How to detect the character encoding of a text file?
- by Cédric Boivin
I try to detect which character encoding is used in my file.
I try with this code to get the standard encoding
public static Encoding GetFileEncoding(string srcFile)
{
// *** Use Default of Encoding.Default (Ansi CodePage)

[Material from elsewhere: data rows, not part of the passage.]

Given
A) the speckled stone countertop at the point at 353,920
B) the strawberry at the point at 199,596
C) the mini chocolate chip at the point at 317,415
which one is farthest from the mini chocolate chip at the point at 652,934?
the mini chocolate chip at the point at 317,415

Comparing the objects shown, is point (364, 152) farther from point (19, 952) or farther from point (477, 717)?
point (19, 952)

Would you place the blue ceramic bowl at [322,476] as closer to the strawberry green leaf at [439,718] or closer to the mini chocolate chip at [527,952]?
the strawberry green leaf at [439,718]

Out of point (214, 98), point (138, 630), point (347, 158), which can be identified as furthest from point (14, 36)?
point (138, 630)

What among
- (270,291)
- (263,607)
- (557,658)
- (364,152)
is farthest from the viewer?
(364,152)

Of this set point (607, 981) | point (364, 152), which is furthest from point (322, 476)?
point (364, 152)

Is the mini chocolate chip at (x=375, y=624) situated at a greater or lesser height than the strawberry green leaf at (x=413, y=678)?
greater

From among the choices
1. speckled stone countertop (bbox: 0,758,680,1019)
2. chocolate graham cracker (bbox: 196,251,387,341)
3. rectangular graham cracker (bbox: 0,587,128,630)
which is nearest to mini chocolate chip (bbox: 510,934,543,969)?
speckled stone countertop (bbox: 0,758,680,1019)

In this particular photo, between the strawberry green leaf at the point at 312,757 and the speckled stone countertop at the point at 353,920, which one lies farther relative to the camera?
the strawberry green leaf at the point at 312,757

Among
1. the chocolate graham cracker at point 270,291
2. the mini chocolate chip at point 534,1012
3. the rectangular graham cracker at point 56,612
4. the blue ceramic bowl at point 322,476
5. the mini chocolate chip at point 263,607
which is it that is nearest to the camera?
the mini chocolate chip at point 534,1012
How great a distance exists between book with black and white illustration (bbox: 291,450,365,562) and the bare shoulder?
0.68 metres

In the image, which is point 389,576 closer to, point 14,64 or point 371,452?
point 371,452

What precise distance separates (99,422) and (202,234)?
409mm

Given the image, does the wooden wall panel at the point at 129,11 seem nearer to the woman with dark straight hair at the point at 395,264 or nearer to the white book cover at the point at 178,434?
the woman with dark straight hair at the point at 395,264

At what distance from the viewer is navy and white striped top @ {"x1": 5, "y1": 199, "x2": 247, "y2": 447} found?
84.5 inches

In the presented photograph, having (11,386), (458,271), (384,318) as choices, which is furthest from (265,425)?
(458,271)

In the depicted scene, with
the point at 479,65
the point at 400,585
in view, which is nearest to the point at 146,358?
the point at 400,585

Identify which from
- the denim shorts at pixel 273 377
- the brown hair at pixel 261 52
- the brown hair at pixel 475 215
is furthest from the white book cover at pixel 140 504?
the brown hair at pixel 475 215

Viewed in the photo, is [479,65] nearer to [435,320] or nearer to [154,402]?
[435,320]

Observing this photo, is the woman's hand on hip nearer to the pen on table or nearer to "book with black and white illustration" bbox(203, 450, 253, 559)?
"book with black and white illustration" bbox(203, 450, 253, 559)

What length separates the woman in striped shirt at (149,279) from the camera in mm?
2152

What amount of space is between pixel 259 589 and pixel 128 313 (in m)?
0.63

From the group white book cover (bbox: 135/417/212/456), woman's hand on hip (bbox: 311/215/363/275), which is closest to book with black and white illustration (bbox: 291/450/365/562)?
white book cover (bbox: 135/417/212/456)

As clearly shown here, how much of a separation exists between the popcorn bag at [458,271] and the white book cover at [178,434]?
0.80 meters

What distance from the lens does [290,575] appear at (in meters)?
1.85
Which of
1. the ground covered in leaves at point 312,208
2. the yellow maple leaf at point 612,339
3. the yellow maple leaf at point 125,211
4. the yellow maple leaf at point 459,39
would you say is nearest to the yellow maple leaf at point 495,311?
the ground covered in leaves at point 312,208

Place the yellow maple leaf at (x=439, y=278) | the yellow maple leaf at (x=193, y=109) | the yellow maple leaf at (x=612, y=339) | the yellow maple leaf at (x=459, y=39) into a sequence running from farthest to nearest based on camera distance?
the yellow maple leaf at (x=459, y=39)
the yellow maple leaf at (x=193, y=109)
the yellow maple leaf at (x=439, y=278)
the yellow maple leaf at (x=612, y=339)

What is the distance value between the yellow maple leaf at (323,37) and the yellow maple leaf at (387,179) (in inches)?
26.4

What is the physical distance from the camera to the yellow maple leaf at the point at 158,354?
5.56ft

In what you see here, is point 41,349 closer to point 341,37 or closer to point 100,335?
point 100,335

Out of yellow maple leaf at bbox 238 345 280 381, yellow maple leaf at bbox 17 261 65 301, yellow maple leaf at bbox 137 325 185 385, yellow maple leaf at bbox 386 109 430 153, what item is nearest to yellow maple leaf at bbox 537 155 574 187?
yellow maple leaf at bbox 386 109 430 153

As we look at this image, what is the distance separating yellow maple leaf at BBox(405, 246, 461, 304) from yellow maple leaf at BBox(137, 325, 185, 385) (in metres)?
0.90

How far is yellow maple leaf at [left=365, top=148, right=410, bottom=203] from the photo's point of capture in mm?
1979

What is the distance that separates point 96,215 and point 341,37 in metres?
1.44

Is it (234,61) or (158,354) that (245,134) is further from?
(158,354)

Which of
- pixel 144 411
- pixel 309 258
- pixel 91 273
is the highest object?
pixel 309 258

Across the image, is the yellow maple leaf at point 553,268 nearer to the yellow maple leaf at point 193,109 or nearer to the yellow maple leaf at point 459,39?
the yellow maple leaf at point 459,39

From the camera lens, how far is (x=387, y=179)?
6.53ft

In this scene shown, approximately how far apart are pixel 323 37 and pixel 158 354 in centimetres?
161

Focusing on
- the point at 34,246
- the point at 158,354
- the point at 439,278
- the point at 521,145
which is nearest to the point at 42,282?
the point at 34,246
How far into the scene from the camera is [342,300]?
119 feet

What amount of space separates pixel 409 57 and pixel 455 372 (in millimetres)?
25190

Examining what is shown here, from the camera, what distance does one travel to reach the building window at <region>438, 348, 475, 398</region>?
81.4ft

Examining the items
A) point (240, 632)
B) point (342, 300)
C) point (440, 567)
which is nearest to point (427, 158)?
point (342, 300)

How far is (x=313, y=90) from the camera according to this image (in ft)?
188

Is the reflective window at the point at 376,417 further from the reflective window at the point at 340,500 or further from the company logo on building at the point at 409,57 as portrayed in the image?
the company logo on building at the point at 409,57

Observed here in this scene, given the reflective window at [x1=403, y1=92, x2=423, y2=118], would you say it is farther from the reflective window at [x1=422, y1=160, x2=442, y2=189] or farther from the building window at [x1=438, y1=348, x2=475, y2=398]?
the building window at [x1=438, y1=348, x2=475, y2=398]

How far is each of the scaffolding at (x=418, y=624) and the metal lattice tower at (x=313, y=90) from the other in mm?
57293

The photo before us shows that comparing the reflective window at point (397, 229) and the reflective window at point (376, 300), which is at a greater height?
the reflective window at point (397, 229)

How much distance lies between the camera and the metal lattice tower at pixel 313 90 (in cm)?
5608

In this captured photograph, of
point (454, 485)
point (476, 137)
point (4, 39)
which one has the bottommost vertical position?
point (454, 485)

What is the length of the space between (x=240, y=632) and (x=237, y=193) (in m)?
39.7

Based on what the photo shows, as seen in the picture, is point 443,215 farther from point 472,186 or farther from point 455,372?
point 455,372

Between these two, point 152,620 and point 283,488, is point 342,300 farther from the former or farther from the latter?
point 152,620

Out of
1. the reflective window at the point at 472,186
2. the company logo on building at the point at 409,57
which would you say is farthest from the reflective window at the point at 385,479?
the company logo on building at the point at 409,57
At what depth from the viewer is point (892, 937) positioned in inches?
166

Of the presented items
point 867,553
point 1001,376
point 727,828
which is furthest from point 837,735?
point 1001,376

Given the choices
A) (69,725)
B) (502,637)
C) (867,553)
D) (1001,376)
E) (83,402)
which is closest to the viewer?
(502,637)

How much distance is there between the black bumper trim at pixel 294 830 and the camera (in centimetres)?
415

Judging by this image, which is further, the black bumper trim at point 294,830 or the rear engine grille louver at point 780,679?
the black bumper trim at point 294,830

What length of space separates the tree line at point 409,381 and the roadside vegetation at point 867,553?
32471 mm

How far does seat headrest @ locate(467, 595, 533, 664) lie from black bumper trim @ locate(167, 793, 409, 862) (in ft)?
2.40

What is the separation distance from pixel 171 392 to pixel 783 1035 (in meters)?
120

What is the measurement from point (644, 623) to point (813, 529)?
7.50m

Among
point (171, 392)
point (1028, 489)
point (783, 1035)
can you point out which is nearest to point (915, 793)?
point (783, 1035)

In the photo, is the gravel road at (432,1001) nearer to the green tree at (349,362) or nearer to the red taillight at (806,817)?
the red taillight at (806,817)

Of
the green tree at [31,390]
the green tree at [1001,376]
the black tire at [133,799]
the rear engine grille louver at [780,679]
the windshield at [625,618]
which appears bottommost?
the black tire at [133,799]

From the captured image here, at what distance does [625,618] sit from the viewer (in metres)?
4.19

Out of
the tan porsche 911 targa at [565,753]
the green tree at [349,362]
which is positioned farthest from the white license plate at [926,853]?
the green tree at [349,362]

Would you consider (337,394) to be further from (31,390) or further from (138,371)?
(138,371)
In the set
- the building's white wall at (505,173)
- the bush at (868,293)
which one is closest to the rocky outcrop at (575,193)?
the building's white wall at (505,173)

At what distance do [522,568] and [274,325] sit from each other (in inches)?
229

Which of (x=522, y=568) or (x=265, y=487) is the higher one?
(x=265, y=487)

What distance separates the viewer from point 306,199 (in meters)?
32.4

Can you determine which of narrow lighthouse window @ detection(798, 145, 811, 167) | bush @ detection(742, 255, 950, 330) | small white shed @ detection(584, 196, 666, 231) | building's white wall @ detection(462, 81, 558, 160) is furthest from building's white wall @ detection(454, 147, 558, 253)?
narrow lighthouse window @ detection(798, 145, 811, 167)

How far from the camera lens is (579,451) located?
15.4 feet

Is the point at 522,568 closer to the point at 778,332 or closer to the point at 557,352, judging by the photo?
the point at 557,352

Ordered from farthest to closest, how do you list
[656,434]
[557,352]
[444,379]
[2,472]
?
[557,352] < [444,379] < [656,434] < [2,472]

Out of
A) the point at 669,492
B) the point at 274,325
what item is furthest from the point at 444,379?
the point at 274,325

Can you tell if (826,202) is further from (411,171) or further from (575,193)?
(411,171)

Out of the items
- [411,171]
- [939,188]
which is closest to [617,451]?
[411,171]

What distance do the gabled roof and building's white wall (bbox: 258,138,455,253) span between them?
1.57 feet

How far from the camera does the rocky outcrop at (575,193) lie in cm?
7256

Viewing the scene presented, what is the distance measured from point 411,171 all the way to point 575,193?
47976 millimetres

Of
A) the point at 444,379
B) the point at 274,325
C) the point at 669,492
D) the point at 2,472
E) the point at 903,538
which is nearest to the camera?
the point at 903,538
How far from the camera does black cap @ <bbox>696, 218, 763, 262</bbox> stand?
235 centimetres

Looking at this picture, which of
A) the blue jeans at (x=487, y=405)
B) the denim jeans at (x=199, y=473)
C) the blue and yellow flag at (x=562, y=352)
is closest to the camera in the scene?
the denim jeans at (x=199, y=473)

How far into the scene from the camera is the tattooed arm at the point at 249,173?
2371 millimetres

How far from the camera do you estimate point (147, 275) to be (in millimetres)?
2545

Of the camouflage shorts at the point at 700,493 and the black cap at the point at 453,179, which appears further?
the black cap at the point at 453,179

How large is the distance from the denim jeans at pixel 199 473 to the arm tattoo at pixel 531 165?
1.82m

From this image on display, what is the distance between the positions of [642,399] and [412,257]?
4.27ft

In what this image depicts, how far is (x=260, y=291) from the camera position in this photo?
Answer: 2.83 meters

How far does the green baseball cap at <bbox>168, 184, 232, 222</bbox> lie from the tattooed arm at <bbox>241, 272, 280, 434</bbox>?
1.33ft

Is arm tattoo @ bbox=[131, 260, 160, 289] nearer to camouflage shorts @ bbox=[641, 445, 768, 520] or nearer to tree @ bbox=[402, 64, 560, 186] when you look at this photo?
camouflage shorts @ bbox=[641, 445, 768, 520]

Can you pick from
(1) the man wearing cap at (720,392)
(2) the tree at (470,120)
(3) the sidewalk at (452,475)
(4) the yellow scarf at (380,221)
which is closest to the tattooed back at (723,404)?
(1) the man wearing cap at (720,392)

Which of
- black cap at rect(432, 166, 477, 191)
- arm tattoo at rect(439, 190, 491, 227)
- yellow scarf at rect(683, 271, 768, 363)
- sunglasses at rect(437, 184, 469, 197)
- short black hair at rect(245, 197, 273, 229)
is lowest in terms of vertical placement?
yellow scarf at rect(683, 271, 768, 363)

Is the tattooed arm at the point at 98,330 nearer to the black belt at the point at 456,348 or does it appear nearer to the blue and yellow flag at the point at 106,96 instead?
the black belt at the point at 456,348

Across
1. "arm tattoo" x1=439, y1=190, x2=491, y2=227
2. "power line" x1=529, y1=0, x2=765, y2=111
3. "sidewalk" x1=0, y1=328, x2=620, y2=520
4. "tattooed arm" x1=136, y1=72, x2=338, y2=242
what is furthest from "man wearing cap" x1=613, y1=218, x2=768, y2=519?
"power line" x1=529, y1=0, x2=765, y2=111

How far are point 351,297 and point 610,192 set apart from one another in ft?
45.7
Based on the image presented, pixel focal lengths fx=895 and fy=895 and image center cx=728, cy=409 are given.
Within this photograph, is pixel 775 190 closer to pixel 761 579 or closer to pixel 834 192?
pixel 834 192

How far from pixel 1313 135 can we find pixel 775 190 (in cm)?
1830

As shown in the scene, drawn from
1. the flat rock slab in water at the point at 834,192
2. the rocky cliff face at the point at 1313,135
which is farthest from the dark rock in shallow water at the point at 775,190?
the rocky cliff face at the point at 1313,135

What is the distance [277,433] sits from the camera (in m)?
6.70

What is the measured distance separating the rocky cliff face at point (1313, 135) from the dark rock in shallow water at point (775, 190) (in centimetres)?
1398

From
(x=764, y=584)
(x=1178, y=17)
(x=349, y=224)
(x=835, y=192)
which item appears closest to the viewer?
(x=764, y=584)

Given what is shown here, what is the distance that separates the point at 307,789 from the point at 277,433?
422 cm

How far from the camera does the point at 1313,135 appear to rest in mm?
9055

Encoding enc = Encoding.Default;
// *** Detect byte order mark if any - otherwise assume default
byte[] buffer = new byte[5];
FileStream file = new FileStream(srcFile, FileMode.Open);
file.Read(buffer, 0, 5);
file.Close();
if (buffer[0] == 0xef && buffer[1] == 0xbb && buffer[2] == 0xbf)
enc = Encoding.UTF8;
else if (buffer[0] == 0xfe && buffer[1] == 0xff)
enc = Encoding.Unicode;
else if (buffer[0] == 0 && buffer[1] == 0 && buffer[2] == 0xfe && buffer[3] == 0xff)
enc = Encoding.UTF32;
else if (buffer[0] == 0x2b && buffer[1] == 0x2f && buffer[2] == 0x76)
enc = Encoding.UTF7;
else if (buffer[0] == 0xFE && buffer[1] == 0xFF)
// 1201 unicodeFFFE Unicode (Big-Endian)
enc = Encoding.GetEncoding(1201);
else if (buffer[0] == 0xFF && buffer[1] == 0xFE)
// 1200 utf-16 Unicode
enc = Encoding.GetEncoding(1200);
return enc;
}
My five first byte are 60, 118, 56, 46 and 49.
Is there a chart that shows which encoding matches those five first bytes?